** Material for the task follows **

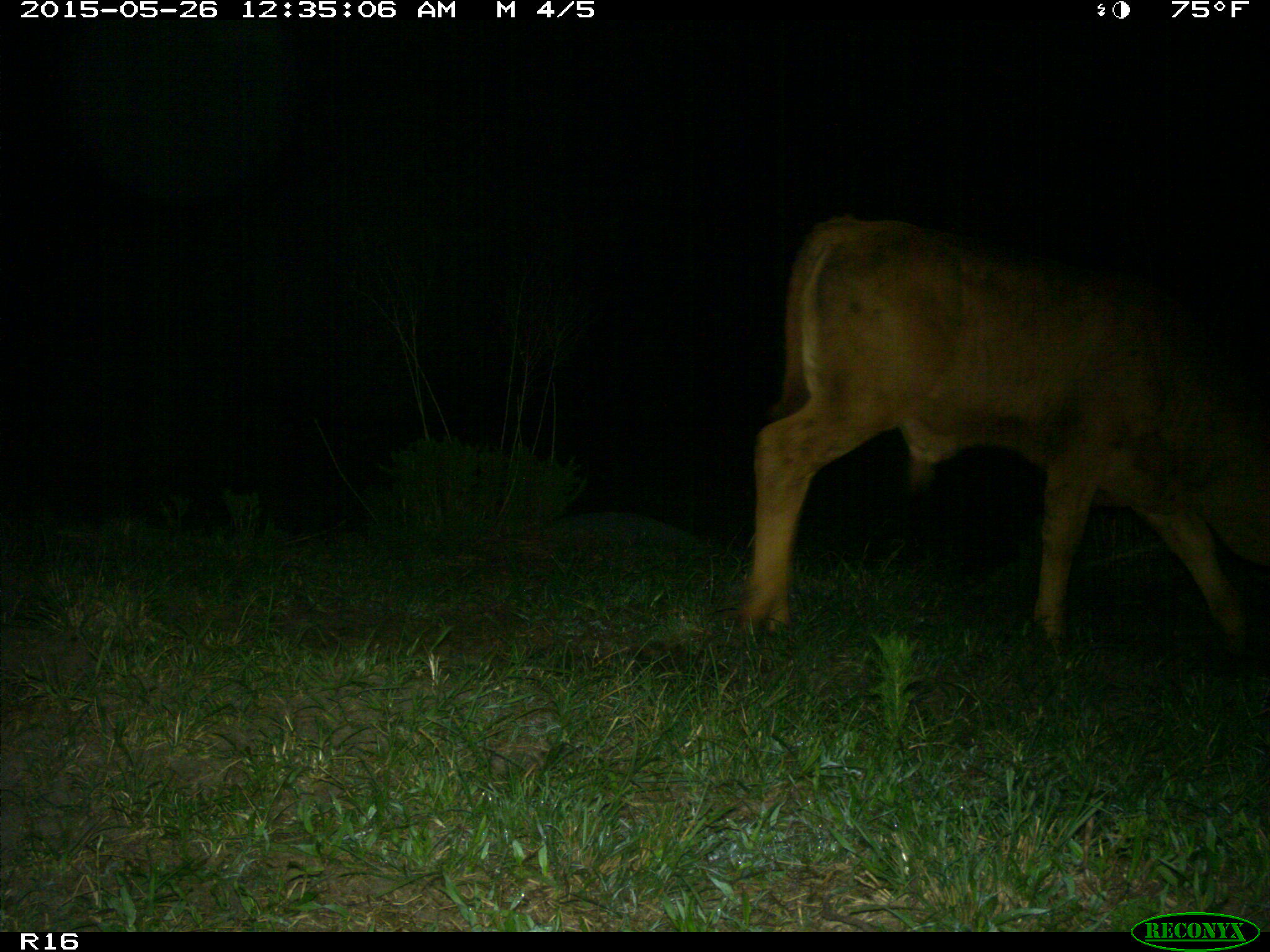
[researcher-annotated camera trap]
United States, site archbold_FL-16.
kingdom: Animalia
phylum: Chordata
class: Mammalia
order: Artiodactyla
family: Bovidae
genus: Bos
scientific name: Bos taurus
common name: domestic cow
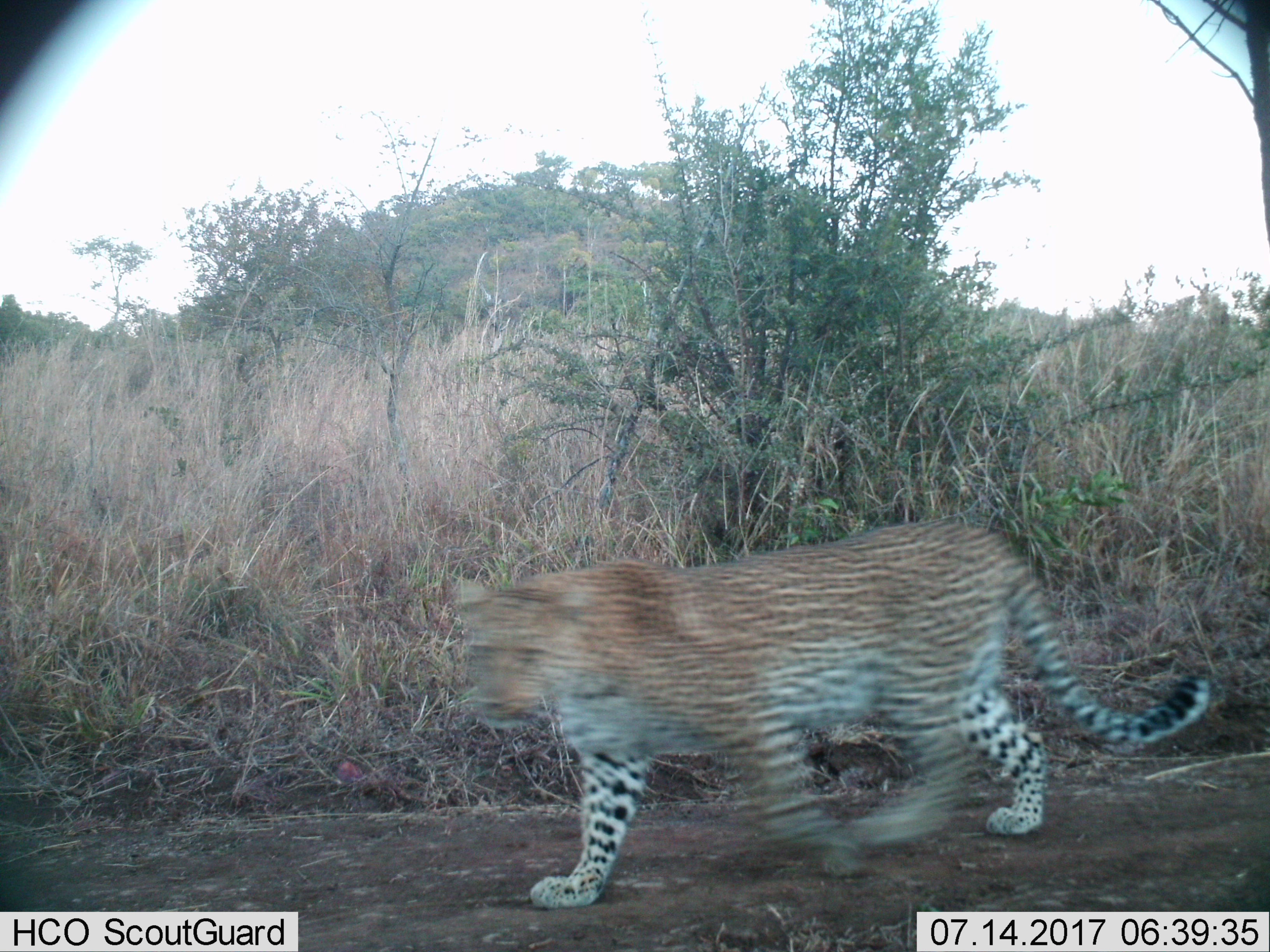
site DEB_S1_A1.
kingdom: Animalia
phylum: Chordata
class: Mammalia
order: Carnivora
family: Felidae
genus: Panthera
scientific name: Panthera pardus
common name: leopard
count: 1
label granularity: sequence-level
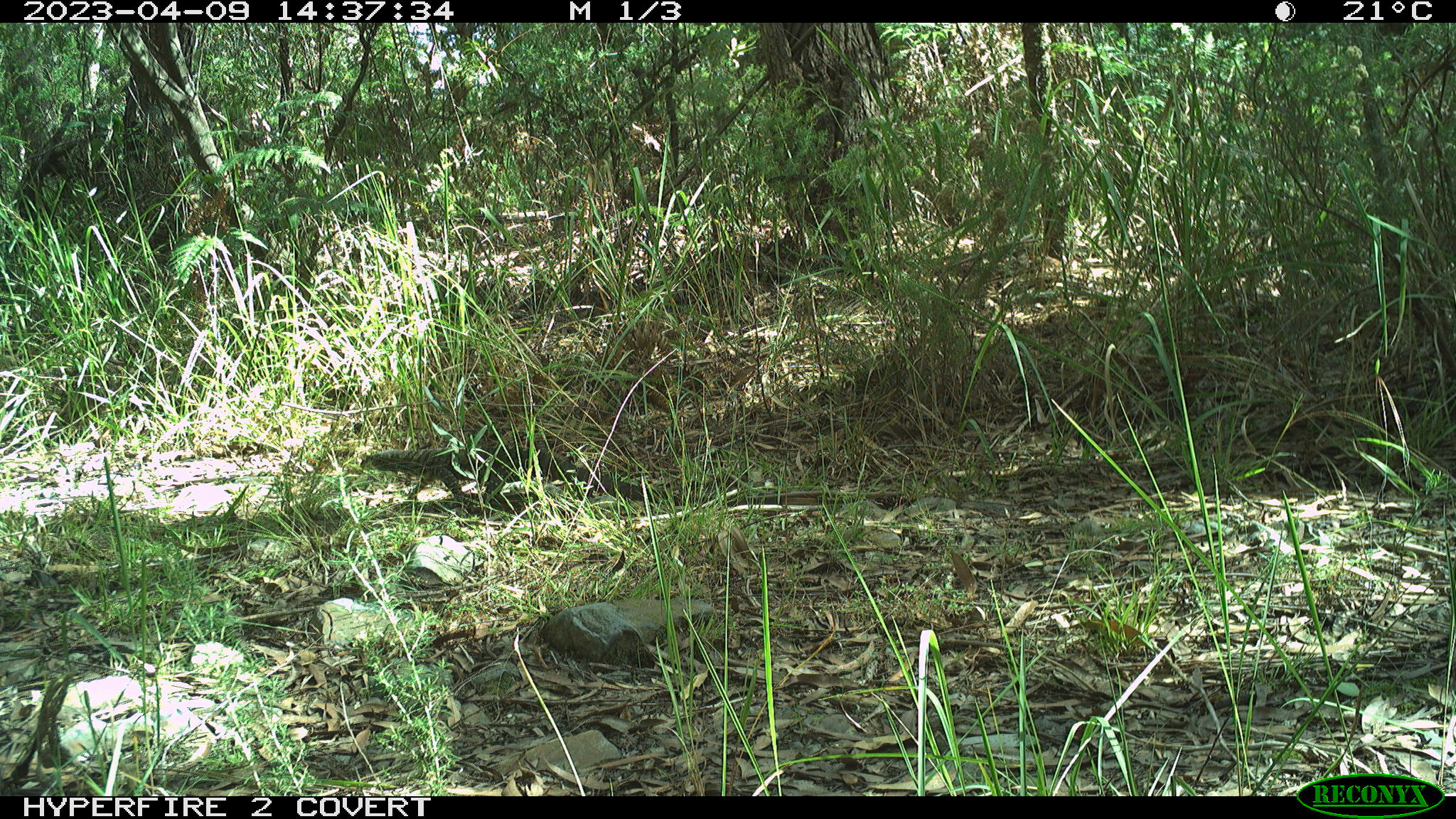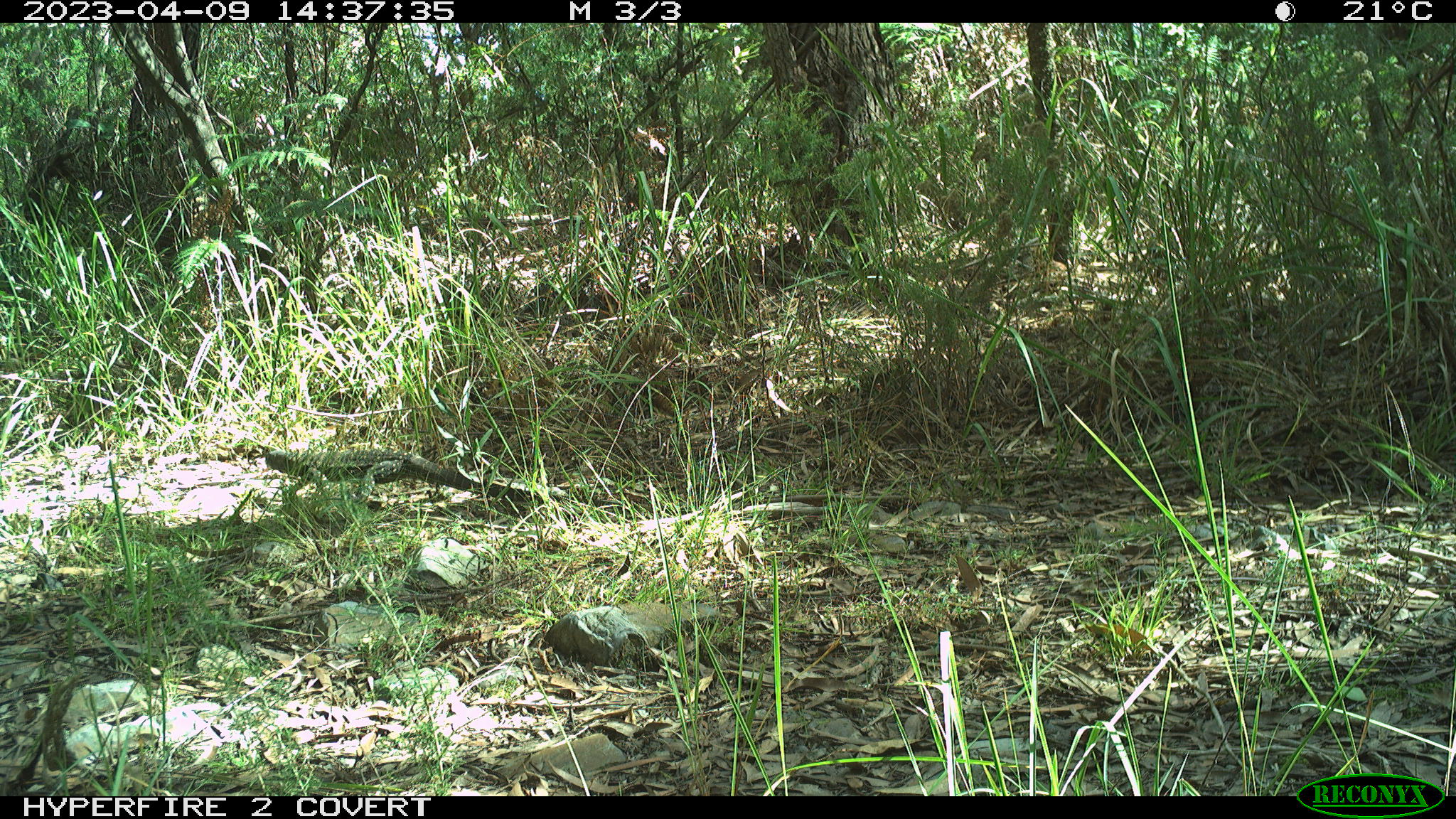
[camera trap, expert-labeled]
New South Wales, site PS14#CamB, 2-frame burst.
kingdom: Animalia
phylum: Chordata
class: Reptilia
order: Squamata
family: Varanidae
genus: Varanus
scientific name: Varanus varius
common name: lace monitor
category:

** End of Material for the task **

Your answer must be the lines from the one containing "site DEB_S1_A1." through the last line of the records, both included, written out exactly and without pictures.

#### Written response:
site DEB_S1_A1.
kingdom: Animalia
phylum: Chordata
class: Mammalia
order: Carnivora
family: Felidae
genus: Panthera
scientific name: Panthera pardus
common name: leopard
count: 1
label granularity: sequence-level
[camera trap, expert-labeled]
New South Wales, site PS14#CamB, 2-frame burst.
kingdom: Animalia
phylum: Chordata
class: Reptilia
order: Squamata
family: Varanidae
genus: Varanus
scientific name: Varanus varius
common name: lace monitor
category:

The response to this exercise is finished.